§ **TO DO**: Copy out each line of the entries below that contains the word "bottom".

§ **TASK INPUTS**:
···

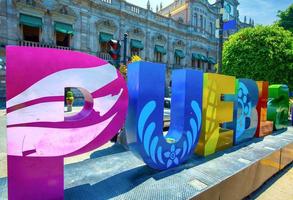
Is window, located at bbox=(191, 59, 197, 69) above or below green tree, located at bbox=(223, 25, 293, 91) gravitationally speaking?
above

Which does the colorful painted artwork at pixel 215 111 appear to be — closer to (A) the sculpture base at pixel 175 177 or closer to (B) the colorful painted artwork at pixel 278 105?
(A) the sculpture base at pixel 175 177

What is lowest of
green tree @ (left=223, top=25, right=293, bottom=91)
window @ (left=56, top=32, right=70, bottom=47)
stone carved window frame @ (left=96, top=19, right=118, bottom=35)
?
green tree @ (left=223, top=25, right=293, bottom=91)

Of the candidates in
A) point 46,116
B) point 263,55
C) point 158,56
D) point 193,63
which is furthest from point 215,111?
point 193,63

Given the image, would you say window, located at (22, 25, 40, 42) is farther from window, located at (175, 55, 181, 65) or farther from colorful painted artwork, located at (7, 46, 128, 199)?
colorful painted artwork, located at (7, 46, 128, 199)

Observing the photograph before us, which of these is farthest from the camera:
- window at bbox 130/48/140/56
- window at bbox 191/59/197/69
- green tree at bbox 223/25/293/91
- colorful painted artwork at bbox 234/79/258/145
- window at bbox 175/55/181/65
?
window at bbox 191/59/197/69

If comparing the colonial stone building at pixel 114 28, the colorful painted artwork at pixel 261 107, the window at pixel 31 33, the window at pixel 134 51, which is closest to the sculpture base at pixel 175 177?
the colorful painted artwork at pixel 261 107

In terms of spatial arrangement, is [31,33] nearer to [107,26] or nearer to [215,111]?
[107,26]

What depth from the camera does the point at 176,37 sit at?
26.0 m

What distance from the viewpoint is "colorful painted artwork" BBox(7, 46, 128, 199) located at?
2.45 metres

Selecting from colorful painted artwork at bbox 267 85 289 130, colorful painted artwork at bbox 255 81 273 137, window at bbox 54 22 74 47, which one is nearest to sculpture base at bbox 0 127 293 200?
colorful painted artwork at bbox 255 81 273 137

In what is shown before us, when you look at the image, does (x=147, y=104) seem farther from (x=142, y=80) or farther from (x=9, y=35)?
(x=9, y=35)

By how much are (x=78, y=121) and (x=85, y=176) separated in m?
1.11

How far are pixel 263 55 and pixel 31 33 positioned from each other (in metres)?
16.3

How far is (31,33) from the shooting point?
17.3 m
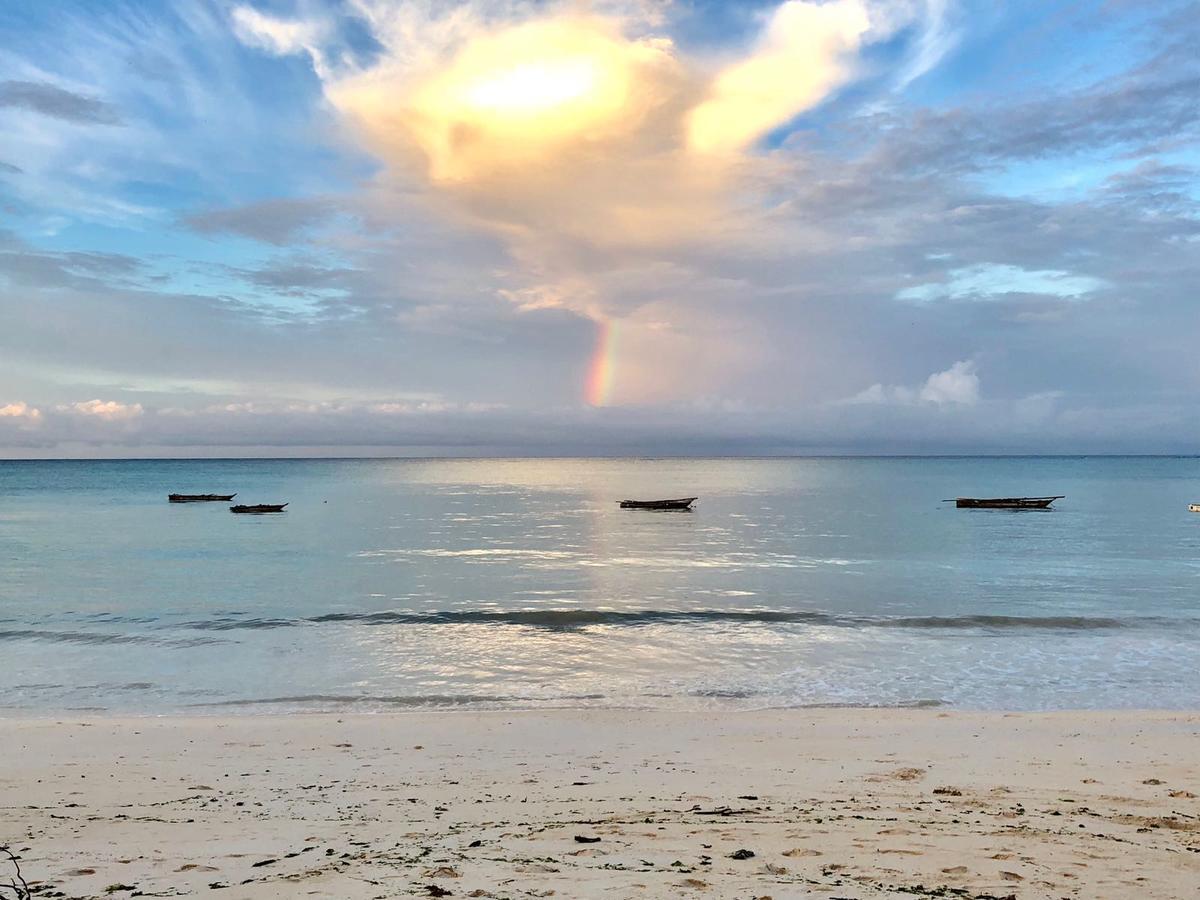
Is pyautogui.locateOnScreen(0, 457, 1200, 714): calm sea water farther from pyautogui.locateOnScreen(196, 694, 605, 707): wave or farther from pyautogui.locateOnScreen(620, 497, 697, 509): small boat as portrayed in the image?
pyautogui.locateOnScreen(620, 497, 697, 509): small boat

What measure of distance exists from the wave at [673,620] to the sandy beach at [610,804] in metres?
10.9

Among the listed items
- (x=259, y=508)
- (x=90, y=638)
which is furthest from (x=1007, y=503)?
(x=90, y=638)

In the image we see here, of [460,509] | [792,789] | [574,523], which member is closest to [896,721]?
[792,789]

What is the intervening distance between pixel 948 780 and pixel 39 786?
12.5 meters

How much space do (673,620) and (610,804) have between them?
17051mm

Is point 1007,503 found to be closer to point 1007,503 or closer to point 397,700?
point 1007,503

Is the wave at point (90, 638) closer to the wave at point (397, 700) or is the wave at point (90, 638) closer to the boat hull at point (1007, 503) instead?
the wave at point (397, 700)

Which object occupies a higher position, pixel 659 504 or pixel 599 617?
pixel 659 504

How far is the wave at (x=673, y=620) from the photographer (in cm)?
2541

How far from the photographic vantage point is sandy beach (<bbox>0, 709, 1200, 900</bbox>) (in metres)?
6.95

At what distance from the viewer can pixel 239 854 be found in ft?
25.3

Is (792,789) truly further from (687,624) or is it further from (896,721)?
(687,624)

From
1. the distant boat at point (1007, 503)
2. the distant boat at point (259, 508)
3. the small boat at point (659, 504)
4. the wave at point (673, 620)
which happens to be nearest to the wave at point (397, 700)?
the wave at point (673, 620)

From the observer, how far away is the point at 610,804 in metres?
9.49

···

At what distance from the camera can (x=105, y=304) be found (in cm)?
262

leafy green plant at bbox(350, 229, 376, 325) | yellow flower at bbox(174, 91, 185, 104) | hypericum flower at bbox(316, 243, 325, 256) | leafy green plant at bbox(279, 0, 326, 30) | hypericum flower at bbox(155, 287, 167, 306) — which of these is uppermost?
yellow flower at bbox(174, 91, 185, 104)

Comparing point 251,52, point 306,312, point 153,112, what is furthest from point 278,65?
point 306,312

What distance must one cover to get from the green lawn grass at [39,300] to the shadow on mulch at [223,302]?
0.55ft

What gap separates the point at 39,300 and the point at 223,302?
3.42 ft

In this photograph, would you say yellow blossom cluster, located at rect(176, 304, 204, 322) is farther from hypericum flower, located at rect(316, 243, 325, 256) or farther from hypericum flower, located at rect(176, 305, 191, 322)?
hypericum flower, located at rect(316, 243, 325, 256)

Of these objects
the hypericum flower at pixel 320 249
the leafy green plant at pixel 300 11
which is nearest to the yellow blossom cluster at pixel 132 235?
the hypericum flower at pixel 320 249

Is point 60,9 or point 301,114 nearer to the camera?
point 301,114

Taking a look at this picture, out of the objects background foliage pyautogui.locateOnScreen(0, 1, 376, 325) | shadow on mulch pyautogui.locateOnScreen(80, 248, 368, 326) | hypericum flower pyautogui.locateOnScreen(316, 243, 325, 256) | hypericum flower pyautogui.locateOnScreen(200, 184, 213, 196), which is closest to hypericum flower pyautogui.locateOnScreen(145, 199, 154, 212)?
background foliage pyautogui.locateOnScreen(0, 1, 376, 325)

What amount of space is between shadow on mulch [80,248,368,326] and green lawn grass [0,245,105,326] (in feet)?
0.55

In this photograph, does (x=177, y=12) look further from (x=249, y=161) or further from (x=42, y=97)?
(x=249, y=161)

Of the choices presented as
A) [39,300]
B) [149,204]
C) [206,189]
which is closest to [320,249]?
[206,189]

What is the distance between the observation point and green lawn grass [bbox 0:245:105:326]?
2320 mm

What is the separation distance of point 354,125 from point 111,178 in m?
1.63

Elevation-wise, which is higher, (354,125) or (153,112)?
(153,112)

···

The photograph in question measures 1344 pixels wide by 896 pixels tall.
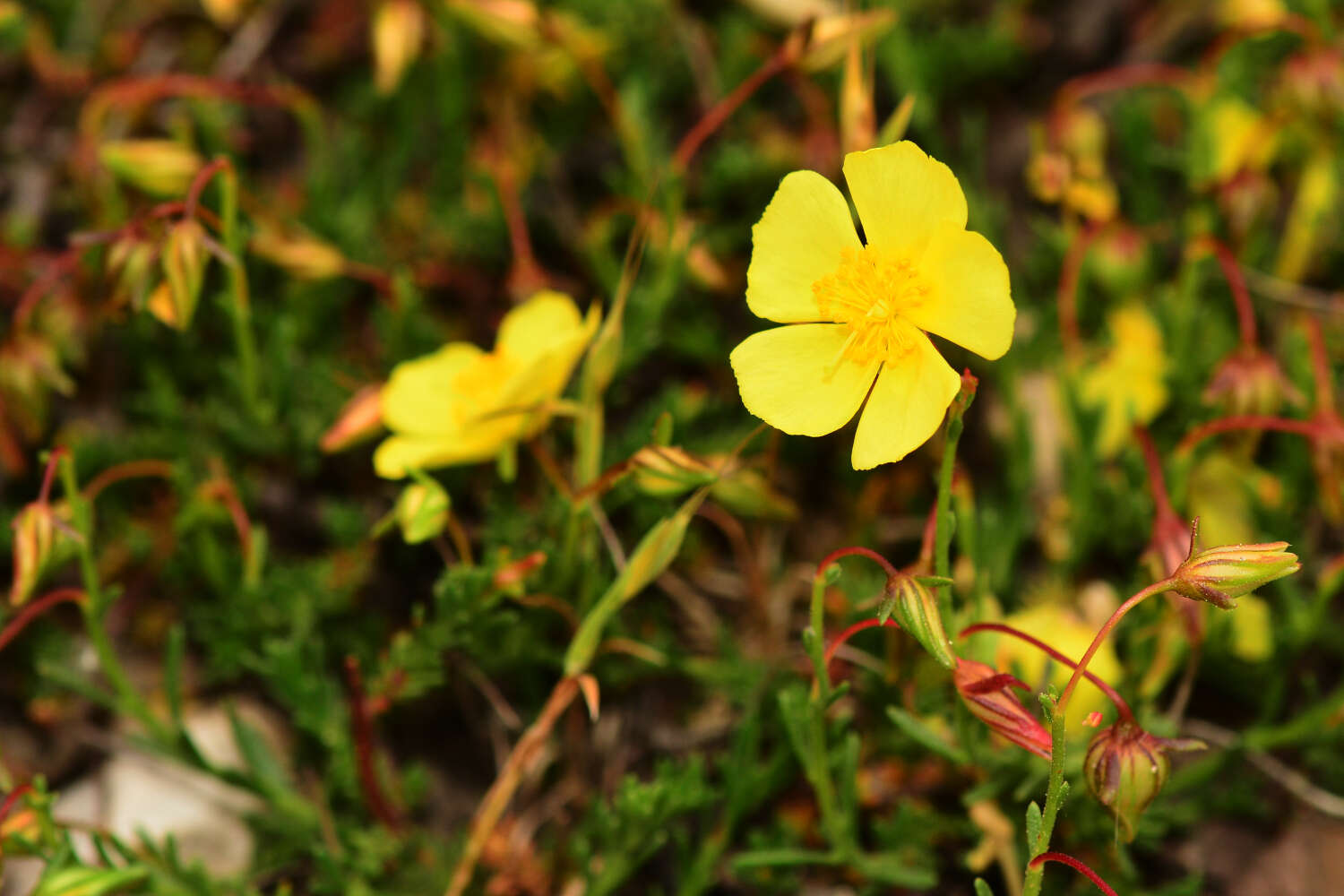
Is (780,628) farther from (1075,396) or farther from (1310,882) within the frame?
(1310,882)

···

§ **EXERCISE ANSWER**:
green tree @ (left=223, top=25, right=293, bottom=91)
window @ (left=56, top=32, right=70, bottom=47)
stone carved window frame @ (left=96, top=19, right=118, bottom=35)
green tree @ (left=223, top=25, right=293, bottom=91)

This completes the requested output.